The Civil War brought martial music, and this music, in its turn, accelerated the development of the bright sound of the brass band, which — with Sunday concerts in the park — became one of America's most popular musical institutions for the next half century. Enthusiasm for martial ensembles spread so rapidly that by the turn of the century more than 20000 amateur and professional brass bands were giving regular concerts in towns and villages throughout the country. At the turn of the 20th century the music most widely representative of this country was gaining a fast-growing audience.
This appealing new freewheeling sound was called jazz. Rooted in the field hollers and work songs of the plantations, levees, turpentine camps, and prisons, early jazz and the blues, firstly, music of the black, had haunting echoes of an American past.
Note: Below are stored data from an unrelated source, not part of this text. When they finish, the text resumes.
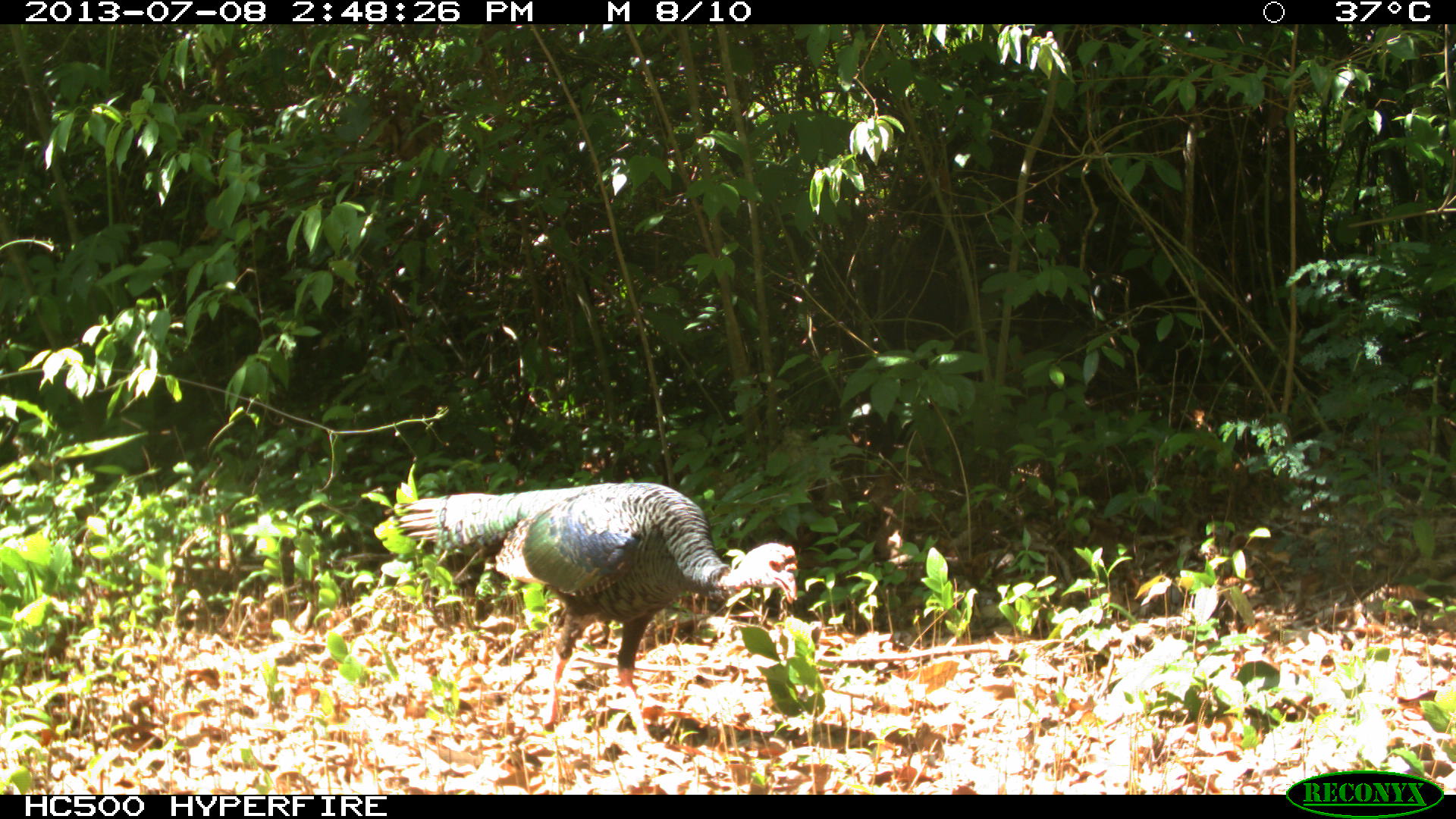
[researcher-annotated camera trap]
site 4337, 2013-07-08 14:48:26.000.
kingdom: Animalia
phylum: Chordata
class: Aves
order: Galliformes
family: Phasianidae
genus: Meleagris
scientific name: Meleagris ocellata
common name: ocellated turkey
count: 1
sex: male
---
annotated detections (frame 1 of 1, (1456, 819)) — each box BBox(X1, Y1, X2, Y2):
meleagris ocellata: BBox(397, 480, 801, 747)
This music, in all its cultural and ethnic permutations, has perhaps done as much to create understanding and respect among all races as no other single force in American history.
The popular song, that tuneful product of Tin Pan Alley, and country Western music are two other American creations that have struck responsive chords around the world. Until the early 1900s most classical music and most of the conductors and soloists came from Europe.
Then a few American musicians, such as Charles Ives and Henry Cowell, began to create new sounds in their own way inspiring interest in contemporary music. Encouraged by outstanding schools of music, this interest has made the United States a leader in musical experimentation and innovation. Classical music composed in the US today is as American as folk music and jazz.